Guidance on Using Incentive and Other Contract Types
When it comes to incentive contracts, the Director of Defense Procurement and Acquisition Policy (DPAP) has issued new April 2016 "Guidance on Using Incentive and Other Contract Types", which provides detailed information on the subject. According to the cover memo, “this guidance addresses in a comprehensive way the considerations our contracting an d acquisition professional should take into account when selecting and negotiating the most appropriate contract type for a given requirement.”
The DPAP Director goes on to remind readers that “incentive-type contracts are proven tools that enable the Department of Defense to achieve better acquisition outcomes in areas that are most important to our mission needs. They also are vehicles for DoD and industry to share equitably in cost savings or risks.”
Keep in mind, as the guidebook reiterates, “an incentive, which is a stimulus to a desired action, exists in every business arrangement. The effective application of incentives remains essential to building successful business arrangements that maximize value for all parties. DoD is committed to adopting incentive strategies that attract, motivate, and reward traditional and nontraditional contractors to ensure high performance.”
Additionally, it is important to also remember that “the profit motive is the essence of incentive contracting. Incentive contracts provide the opportunity for the contractor to realize increased profit for attaining cost, performance and/or schedule criteria. At the same time, negative incentives may be employed to motivate contractors to avoid reduced profitability when outcomes fall short of the Department’s desired levels. Incentive contracts should be structured to achieve desired objectives through reasonable and attainable targets that are clearly communicated to the contractor. When developing an incentive type contract, the team should consider factors other than profit/fee that will motivate a contractor to perform. Examples of these factors include follow-on business, growth, maintaining or retaining a production capability, and positive past performance information (collected via Contractor Performance Assessment Reports).”

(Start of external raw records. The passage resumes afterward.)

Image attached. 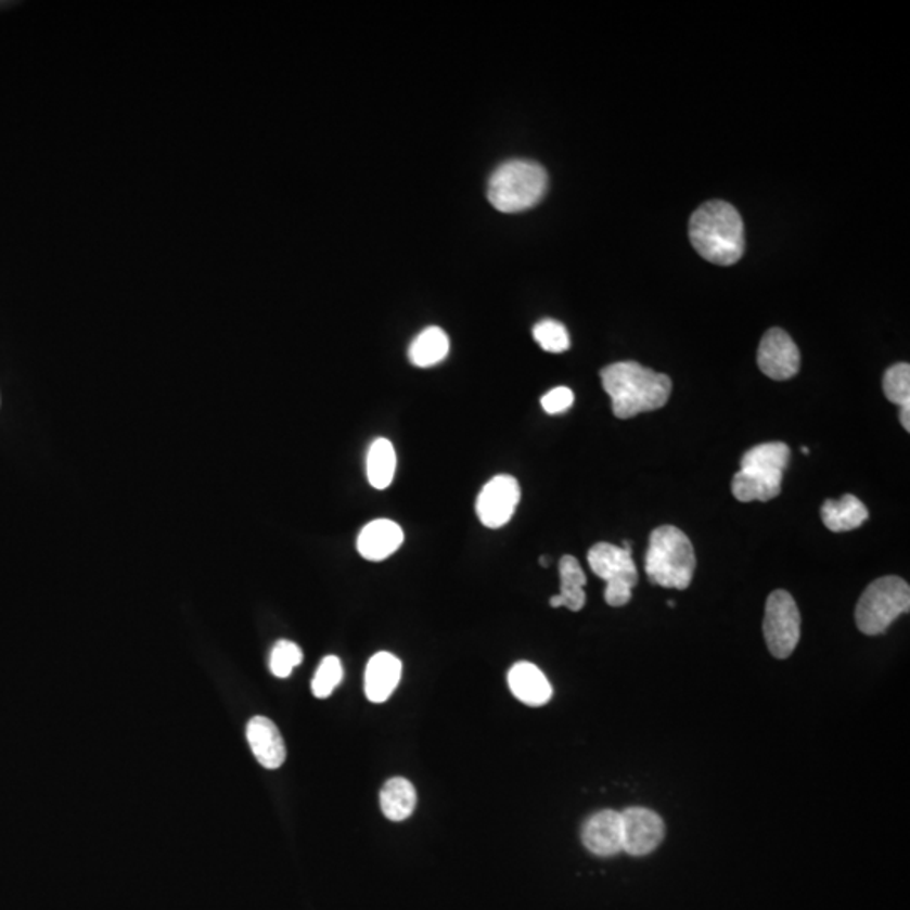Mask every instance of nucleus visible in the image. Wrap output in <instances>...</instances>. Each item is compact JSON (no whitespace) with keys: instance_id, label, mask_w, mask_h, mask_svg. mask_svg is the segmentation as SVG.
Returning a JSON list of instances; mask_svg holds the SVG:
<instances>
[{"instance_id":"f257e3e1","label":"nucleus","mask_w":910,"mask_h":910,"mask_svg":"<svg viewBox=\"0 0 910 910\" xmlns=\"http://www.w3.org/2000/svg\"><path fill=\"white\" fill-rule=\"evenodd\" d=\"M602 386L611 397L612 412L626 420L668 403L672 383L668 374L656 373L635 361L608 364L601 371Z\"/></svg>"},{"instance_id":"f03ea898","label":"nucleus","mask_w":910,"mask_h":910,"mask_svg":"<svg viewBox=\"0 0 910 910\" xmlns=\"http://www.w3.org/2000/svg\"><path fill=\"white\" fill-rule=\"evenodd\" d=\"M690 240L700 257L729 267L744 257V221L727 201H708L690 219Z\"/></svg>"},{"instance_id":"7ed1b4c3","label":"nucleus","mask_w":910,"mask_h":910,"mask_svg":"<svg viewBox=\"0 0 910 910\" xmlns=\"http://www.w3.org/2000/svg\"><path fill=\"white\" fill-rule=\"evenodd\" d=\"M644 568L654 586L688 589L696 568L692 541L677 526H659L651 533Z\"/></svg>"},{"instance_id":"20e7f679","label":"nucleus","mask_w":910,"mask_h":910,"mask_svg":"<svg viewBox=\"0 0 910 910\" xmlns=\"http://www.w3.org/2000/svg\"><path fill=\"white\" fill-rule=\"evenodd\" d=\"M548 190L543 166L533 161H510L492 172L488 200L498 212L522 213L537 206Z\"/></svg>"},{"instance_id":"39448f33","label":"nucleus","mask_w":910,"mask_h":910,"mask_svg":"<svg viewBox=\"0 0 910 910\" xmlns=\"http://www.w3.org/2000/svg\"><path fill=\"white\" fill-rule=\"evenodd\" d=\"M910 611L909 584L896 575L876 578L858 601L855 619L867 636L884 635L897 617Z\"/></svg>"},{"instance_id":"423d86ee","label":"nucleus","mask_w":910,"mask_h":910,"mask_svg":"<svg viewBox=\"0 0 910 910\" xmlns=\"http://www.w3.org/2000/svg\"><path fill=\"white\" fill-rule=\"evenodd\" d=\"M587 559L593 574L607 584L604 599L611 607H623L631 601L632 589L639 578L631 550L611 543H598L590 548Z\"/></svg>"},{"instance_id":"0eeeda50","label":"nucleus","mask_w":910,"mask_h":910,"mask_svg":"<svg viewBox=\"0 0 910 910\" xmlns=\"http://www.w3.org/2000/svg\"><path fill=\"white\" fill-rule=\"evenodd\" d=\"M764 638L778 659H786L796 650L802 638V616L793 595L786 590H774L767 598Z\"/></svg>"},{"instance_id":"6e6552de","label":"nucleus","mask_w":910,"mask_h":910,"mask_svg":"<svg viewBox=\"0 0 910 910\" xmlns=\"http://www.w3.org/2000/svg\"><path fill=\"white\" fill-rule=\"evenodd\" d=\"M520 499L522 489L513 476L501 474L492 477L477 496V517L488 528H501L513 517Z\"/></svg>"},{"instance_id":"1a4fd4ad","label":"nucleus","mask_w":910,"mask_h":910,"mask_svg":"<svg viewBox=\"0 0 910 910\" xmlns=\"http://www.w3.org/2000/svg\"><path fill=\"white\" fill-rule=\"evenodd\" d=\"M757 363L760 371L776 382H786L796 376L802 355L793 337L782 329H769L760 341Z\"/></svg>"},{"instance_id":"9d476101","label":"nucleus","mask_w":910,"mask_h":910,"mask_svg":"<svg viewBox=\"0 0 910 910\" xmlns=\"http://www.w3.org/2000/svg\"><path fill=\"white\" fill-rule=\"evenodd\" d=\"M623 850L632 857H644L656 850L665 839V821L648 808H627L620 812Z\"/></svg>"},{"instance_id":"9b49d317","label":"nucleus","mask_w":910,"mask_h":910,"mask_svg":"<svg viewBox=\"0 0 910 910\" xmlns=\"http://www.w3.org/2000/svg\"><path fill=\"white\" fill-rule=\"evenodd\" d=\"M582 842L598 857H614L623 851L620 812L605 809L589 818L582 828Z\"/></svg>"},{"instance_id":"f8f14e48","label":"nucleus","mask_w":910,"mask_h":910,"mask_svg":"<svg viewBox=\"0 0 910 910\" xmlns=\"http://www.w3.org/2000/svg\"><path fill=\"white\" fill-rule=\"evenodd\" d=\"M405 535L400 525L392 520H374L368 523L359 531L358 547L359 555L370 562H382L394 555L403 543Z\"/></svg>"},{"instance_id":"ddd939ff","label":"nucleus","mask_w":910,"mask_h":910,"mask_svg":"<svg viewBox=\"0 0 910 910\" xmlns=\"http://www.w3.org/2000/svg\"><path fill=\"white\" fill-rule=\"evenodd\" d=\"M246 739L255 757L265 769H279L285 762L284 739L270 718L254 717L246 727Z\"/></svg>"},{"instance_id":"4468645a","label":"nucleus","mask_w":910,"mask_h":910,"mask_svg":"<svg viewBox=\"0 0 910 910\" xmlns=\"http://www.w3.org/2000/svg\"><path fill=\"white\" fill-rule=\"evenodd\" d=\"M511 693L528 707H543L553 696V688L538 666L516 663L508 672Z\"/></svg>"},{"instance_id":"2eb2a0df","label":"nucleus","mask_w":910,"mask_h":910,"mask_svg":"<svg viewBox=\"0 0 910 910\" xmlns=\"http://www.w3.org/2000/svg\"><path fill=\"white\" fill-rule=\"evenodd\" d=\"M400 659L392 653H379L371 657L364 675V693L373 703H383L394 695L401 680Z\"/></svg>"},{"instance_id":"dca6fc26","label":"nucleus","mask_w":910,"mask_h":910,"mask_svg":"<svg viewBox=\"0 0 910 910\" xmlns=\"http://www.w3.org/2000/svg\"><path fill=\"white\" fill-rule=\"evenodd\" d=\"M560 593L550 599L552 607H567L568 611H582L586 605L587 577L575 556L565 555L560 560Z\"/></svg>"},{"instance_id":"f3484780","label":"nucleus","mask_w":910,"mask_h":910,"mask_svg":"<svg viewBox=\"0 0 910 910\" xmlns=\"http://www.w3.org/2000/svg\"><path fill=\"white\" fill-rule=\"evenodd\" d=\"M821 520L830 531H854L869 520V510L857 496L845 495L838 501H824L821 507Z\"/></svg>"},{"instance_id":"a211bd4d","label":"nucleus","mask_w":910,"mask_h":910,"mask_svg":"<svg viewBox=\"0 0 910 910\" xmlns=\"http://www.w3.org/2000/svg\"><path fill=\"white\" fill-rule=\"evenodd\" d=\"M782 476L779 474L757 473V471H748V469H741L739 473L733 476L732 492L736 501L741 503H752V501H771L781 495Z\"/></svg>"},{"instance_id":"6ab92c4d","label":"nucleus","mask_w":910,"mask_h":910,"mask_svg":"<svg viewBox=\"0 0 910 910\" xmlns=\"http://www.w3.org/2000/svg\"><path fill=\"white\" fill-rule=\"evenodd\" d=\"M380 806L389 821H405L410 818L416 806V791L412 782L405 778L386 781L380 793Z\"/></svg>"},{"instance_id":"aec40b11","label":"nucleus","mask_w":910,"mask_h":910,"mask_svg":"<svg viewBox=\"0 0 910 910\" xmlns=\"http://www.w3.org/2000/svg\"><path fill=\"white\" fill-rule=\"evenodd\" d=\"M397 471V452L388 438H376L368 450L367 473L368 480L374 489L388 488L394 483Z\"/></svg>"},{"instance_id":"412c9836","label":"nucleus","mask_w":910,"mask_h":910,"mask_svg":"<svg viewBox=\"0 0 910 910\" xmlns=\"http://www.w3.org/2000/svg\"><path fill=\"white\" fill-rule=\"evenodd\" d=\"M449 337L440 328L423 329L408 349V358L419 368H431L449 355Z\"/></svg>"},{"instance_id":"4be33fe9","label":"nucleus","mask_w":910,"mask_h":910,"mask_svg":"<svg viewBox=\"0 0 910 910\" xmlns=\"http://www.w3.org/2000/svg\"><path fill=\"white\" fill-rule=\"evenodd\" d=\"M791 461V449L786 444L769 443L752 447L744 453L741 461V469L757 471V473L779 474L784 476Z\"/></svg>"},{"instance_id":"5701e85b","label":"nucleus","mask_w":910,"mask_h":910,"mask_svg":"<svg viewBox=\"0 0 910 910\" xmlns=\"http://www.w3.org/2000/svg\"><path fill=\"white\" fill-rule=\"evenodd\" d=\"M884 394L887 400L900 407V423L910 432V367L894 364L884 376Z\"/></svg>"},{"instance_id":"b1692460","label":"nucleus","mask_w":910,"mask_h":910,"mask_svg":"<svg viewBox=\"0 0 910 910\" xmlns=\"http://www.w3.org/2000/svg\"><path fill=\"white\" fill-rule=\"evenodd\" d=\"M533 337L540 344V348L547 353L567 351L571 348V336L568 331L562 322L555 319H543L533 328Z\"/></svg>"},{"instance_id":"393cba45","label":"nucleus","mask_w":910,"mask_h":910,"mask_svg":"<svg viewBox=\"0 0 910 910\" xmlns=\"http://www.w3.org/2000/svg\"><path fill=\"white\" fill-rule=\"evenodd\" d=\"M343 665L339 657L325 656L312 678V693L318 698H328L343 681Z\"/></svg>"},{"instance_id":"a878e982","label":"nucleus","mask_w":910,"mask_h":910,"mask_svg":"<svg viewBox=\"0 0 910 910\" xmlns=\"http://www.w3.org/2000/svg\"><path fill=\"white\" fill-rule=\"evenodd\" d=\"M303 651L295 642L279 641L270 653V671L273 677L289 678L295 666L303 663Z\"/></svg>"},{"instance_id":"bb28decb","label":"nucleus","mask_w":910,"mask_h":910,"mask_svg":"<svg viewBox=\"0 0 910 910\" xmlns=\"http://www.w3.org/2000/svg\"><path fill=\"white\" fill-rule=\"evenodd\" d=\"M574 392L571 388L556 386L541 398V407L550 415H556V413L567 412L568 408L574 405Z\"/></svg>"},{"instance_id":"cd10ccee","label":"nucleus","mask_w":910,"mask_h":910,"mask_svg":"<svg viewBox=\"0 0 910 910\" xmlns=\"http://www.w3.org/2000/svg\"><path fill=\"white\" fill-rule=\"evenodd\" d=\"M540 563H541V565H543V567H548V559H547V556H541V559H540Z\"/></svg>"}]
</instances>
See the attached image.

Finally, in any business arrangement, both positive (e.g., “carrots”) and negative (e.g., “sticks”) incentives are available. As the guidebook reminds us, “negative incentives are the counterpart of reward. The traditional method of applying positive (reward) incentives for cost under target and negative (penalty) incentives for cost over target in a cost-incentive-only contract has been the most widely applied incentive arrangement.”
The memo mentions two continuous learning modules currently in development entitled “Understanding Incentive and Other Contract Types” and “Advanced Issues in Incentive Contracting.” We will provide links to these when they deploy later this year. In the meantime, we also offer an ACQuipedia article entitled “Incentives - Motivating Achievement of Desired Product Support Outcomes", which not only discusses contract types, but incentivizing and motivating desired product support outcomes for both industry and government product support integrators (PSI) and product support providers (PSP).